I am attempting to use the AWS Big Data Blog article to create a job in AWS Glue Studio and use pydeequ to validate the data.
I was successful in running pydeequ in the job, but when using some of the Check methods, the job kept running even after all the processing had completed successfully.
I checked the execution logs and found that logs like glue.LogPusher (Logging.scala:logInfo(57)): uploading /tmp/spark-event-logs/ to s3://bucket/sparkHistoryLogs/
were being output periodically.
It appeared that a process named 'LogPusher' was repeatedly trying to upload event logs to s3.
Does anyone have any idea what causes this event or what to do about it?
Below is the code for a Glue job that can reproduce the above issue.
# Language of job: Python
# Glue version: 3.0
# Deequ version: deequ-2.0.1-spark-3.2
from awsglue.context import GlueContext
from pyspark.context import SparkContext
from awsglue.dynamicframe import DynamicFrame
from pydeequ.analyzers import (
AnalysisRunner,
AnalyzerContext,
Completeness,
Maximum,
MaxLength,
Minimum,
MinLength,
Size,
UniqueValueRatio,
)
from pydeequ.checks import Check, CheckLevel
from pydeequ.verification import VerificationResult, VerificationSuite
glue_context = GlueContext(SparkContext.getOrCreate())
spark = glue_context.spark_session
dyf = glue_context.create_dynamic_frame.from_options(
format_options={"quoteChar": '"', "withHeader": True, "separator": ","},
connection_type="s3",
format="csv",
connection_options={
"paths": [f"s3://bucket/test.csv"],
"recurse": True,
}
)
df = dyf.toDF()
df.show()
# output:
# +-------+-------+
# |column1|column2|
# +-------+-------+
# | a| 1|
# | b| 2|
# | c| 3|
# +-------+-------+
runner = AnalysisRunner(spark).onData(df)
runner.addAnalyzer(Size())
runner.addAnalyzer(Completeness("column1"))
runner.addAnalyzer(Completeness("column2"))
runner.addAnalyzer(UniqueValueRatio(["column1"]))

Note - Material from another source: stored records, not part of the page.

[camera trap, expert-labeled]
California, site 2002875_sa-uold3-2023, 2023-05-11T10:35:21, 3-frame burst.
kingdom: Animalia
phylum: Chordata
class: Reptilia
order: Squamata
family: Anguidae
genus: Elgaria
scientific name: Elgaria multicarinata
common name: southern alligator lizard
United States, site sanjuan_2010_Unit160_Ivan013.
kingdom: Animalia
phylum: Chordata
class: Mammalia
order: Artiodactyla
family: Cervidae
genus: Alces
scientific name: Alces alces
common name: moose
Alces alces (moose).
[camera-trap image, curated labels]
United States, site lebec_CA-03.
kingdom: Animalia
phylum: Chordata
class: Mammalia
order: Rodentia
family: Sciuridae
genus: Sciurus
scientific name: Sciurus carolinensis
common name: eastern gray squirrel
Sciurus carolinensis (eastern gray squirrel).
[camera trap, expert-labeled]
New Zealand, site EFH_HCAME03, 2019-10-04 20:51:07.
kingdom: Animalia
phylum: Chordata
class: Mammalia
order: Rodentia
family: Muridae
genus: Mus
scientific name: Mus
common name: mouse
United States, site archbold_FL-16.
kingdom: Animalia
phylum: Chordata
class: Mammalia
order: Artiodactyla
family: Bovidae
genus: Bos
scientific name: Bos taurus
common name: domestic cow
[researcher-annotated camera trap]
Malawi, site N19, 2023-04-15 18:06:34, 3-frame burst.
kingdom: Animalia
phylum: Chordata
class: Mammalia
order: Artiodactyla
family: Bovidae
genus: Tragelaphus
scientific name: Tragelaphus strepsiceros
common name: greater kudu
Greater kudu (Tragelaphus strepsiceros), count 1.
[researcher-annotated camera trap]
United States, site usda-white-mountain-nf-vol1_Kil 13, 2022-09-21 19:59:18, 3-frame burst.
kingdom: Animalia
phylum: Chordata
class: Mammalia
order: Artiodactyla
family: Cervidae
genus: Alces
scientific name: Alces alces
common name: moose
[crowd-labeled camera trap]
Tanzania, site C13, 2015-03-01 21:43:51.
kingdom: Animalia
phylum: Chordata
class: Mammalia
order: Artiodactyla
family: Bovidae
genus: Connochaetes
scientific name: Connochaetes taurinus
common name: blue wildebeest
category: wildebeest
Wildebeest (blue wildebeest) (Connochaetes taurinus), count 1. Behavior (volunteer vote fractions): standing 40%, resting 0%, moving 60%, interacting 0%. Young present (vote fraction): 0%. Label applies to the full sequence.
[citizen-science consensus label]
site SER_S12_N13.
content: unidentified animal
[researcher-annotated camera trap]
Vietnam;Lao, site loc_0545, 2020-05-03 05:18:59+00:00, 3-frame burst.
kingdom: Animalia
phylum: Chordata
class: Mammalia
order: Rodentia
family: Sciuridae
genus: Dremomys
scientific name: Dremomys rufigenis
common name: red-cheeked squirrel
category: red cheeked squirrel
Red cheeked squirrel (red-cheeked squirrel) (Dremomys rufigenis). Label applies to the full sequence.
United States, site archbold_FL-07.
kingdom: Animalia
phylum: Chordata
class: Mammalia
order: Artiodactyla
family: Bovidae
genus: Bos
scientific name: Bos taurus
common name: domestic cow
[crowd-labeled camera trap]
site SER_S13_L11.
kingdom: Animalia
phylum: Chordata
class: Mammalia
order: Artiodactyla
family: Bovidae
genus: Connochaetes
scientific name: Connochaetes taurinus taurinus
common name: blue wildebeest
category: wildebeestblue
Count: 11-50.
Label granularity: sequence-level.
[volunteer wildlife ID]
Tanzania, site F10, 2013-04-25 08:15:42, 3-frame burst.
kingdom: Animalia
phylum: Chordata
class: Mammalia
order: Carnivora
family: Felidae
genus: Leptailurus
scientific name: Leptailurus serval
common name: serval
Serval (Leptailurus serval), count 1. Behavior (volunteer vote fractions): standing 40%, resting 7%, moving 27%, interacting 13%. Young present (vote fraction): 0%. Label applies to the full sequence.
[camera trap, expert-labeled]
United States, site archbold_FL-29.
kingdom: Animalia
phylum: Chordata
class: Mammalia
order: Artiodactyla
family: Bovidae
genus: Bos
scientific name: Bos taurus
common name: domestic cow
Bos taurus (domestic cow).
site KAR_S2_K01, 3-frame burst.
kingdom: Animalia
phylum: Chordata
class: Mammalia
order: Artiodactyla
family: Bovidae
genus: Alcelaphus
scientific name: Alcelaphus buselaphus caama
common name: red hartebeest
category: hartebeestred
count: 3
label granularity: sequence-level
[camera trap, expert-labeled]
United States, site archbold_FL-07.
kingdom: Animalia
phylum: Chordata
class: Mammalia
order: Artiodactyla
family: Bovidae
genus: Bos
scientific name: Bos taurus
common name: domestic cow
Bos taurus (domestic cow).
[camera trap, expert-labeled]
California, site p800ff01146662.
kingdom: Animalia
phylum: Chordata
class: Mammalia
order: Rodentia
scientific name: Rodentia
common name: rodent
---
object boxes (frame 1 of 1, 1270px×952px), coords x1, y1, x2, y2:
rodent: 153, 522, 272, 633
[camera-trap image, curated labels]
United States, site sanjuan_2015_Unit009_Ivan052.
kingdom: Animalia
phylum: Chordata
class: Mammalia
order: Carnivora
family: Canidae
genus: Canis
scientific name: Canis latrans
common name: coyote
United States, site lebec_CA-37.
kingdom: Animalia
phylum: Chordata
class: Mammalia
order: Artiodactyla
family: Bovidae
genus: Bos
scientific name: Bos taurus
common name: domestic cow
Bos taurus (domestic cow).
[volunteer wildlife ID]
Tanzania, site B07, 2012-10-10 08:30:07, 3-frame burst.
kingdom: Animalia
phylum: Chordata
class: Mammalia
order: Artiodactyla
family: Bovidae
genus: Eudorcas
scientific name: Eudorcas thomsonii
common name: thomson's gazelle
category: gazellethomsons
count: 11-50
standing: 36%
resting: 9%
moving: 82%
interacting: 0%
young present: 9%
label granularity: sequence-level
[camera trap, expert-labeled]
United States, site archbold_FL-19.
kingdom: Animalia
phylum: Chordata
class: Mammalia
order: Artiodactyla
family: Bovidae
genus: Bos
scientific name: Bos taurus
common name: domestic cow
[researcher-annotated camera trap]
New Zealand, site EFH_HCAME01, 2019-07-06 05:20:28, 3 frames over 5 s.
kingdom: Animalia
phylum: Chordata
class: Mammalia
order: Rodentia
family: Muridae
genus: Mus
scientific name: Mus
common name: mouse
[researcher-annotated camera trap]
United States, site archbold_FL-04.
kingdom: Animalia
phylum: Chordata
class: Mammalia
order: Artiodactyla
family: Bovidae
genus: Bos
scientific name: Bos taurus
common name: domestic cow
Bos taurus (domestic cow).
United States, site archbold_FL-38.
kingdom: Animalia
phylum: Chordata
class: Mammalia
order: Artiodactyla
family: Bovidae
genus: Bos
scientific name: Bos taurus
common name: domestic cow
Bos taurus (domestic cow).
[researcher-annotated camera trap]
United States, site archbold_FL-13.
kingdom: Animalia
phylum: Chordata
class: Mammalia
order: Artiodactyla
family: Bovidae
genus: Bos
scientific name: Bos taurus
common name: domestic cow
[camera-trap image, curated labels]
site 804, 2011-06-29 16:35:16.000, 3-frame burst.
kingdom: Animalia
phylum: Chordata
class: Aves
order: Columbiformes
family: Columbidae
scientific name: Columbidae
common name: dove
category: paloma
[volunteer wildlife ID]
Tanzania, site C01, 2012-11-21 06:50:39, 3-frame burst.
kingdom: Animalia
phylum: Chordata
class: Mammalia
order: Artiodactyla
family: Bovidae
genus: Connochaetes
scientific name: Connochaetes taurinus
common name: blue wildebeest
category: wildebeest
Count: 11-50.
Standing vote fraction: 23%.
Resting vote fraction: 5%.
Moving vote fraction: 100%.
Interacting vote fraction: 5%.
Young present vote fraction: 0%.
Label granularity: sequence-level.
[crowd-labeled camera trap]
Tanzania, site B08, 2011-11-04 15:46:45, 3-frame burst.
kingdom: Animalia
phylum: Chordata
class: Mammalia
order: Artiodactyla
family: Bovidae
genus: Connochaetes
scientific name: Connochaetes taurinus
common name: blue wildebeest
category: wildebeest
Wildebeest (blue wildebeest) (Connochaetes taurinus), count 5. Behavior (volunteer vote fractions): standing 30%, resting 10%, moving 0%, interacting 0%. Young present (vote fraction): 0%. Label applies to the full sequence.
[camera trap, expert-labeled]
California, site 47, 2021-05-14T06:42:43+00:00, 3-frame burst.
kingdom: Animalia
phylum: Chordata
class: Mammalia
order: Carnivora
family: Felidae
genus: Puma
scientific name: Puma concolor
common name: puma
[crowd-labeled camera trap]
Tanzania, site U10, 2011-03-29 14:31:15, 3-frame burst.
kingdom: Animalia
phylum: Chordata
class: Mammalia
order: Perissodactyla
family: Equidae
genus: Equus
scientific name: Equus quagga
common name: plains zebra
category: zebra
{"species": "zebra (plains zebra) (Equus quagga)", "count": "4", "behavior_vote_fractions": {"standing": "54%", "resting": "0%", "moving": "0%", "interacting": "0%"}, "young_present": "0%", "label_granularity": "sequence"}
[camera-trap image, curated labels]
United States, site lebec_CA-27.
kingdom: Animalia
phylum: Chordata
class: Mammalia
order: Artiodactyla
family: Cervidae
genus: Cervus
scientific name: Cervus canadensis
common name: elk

runner.addAnalyzer(UniqueValueRatio(["column2"]))
runner.addAnalyzer(MinLength("column2"))
runner.addAnalyzer(MaxLength("column2"))
runner.addAnalyzer(Minimum("column2"))
runner.addAnalyzer(Maximum("column2"))
result = runner.run()
result_df = AnalyzerContext.successMetricsAsDataFrame(spark, result)
result_df.show(truncate=False)
# output:
# +-------+--------+----------------+-----+
# |entity |instance|name |value|
# +-------+--------+----------------+-----+
# |Column |column2 |UniqueValueRatio|1.0 |
# |Dataset|* |Size |3.0 |
# |Column |column1 |Completeness |1.0 |
# |Column |column1 |UniqueValueRatio|1.0 |
# |Column |column2 |Completeness |1.0 |
# |Column |column2 |MinLength |1.0 |
# |Column |column2 |MaxLength |1.0 |
# +-------+--------+----------------+-----+
check_1 = Check(spark, CheckLevel.Warning, "isComplete").isComplete("column1")
result_1 = VerificationSuite(spark).onData(df).addCheck(check_1).run()
result_df_1 = VerificationResult.checkResultsAsDataFrame(spark, result_1)
result_df_1.show(truncate=False)
# output:
# +----------+-----------+------------+--------------------------------------------------+-----------------+------------------+
# |check |check_level|check_status|constraint |constraint_status|constraint_message|
# +----------+-----------+------------+--------------------------------------------------+-----------------+------------------+
# |isComplete|Warning |Success |CompletenessConstraint(Completeness(column1,None))|Success | |
# +----------+-----------+------------+--------------------------------------------------+-----------------+------------------+
# Up to this point, the job can be completed successfully.
check_2 = Check(spark, CheckLevel.Warning, "hasMinLength").hasMinLength("column1",lambda x: x >= 1)
result_2 = VerificationSuite(spark).onData(df).addCheck(check_2).run()
result_df_2 = VerificationResult.checkResultsAsDataFrame(spark, result_2)
result_df_2.show(truncate=False)
# output:
# +------------+-----------+------------+--------------------------------------------+-----------------+------------------+
# |check |check_level|check_status|constraint |constraint_status|constraint_message|
# +------------+-----------+------------+--------------------------------------------+-----------------+------------------+
# |hasMinLength|Warning |Success |MinLengthConstraint(MinLength(column1,None))|Success | |
# +------------+-----------+------------+--------------------------------------------+-----------------+------------------+
# When the above process is executed, the results are displayed normally, but the job is not finished forever.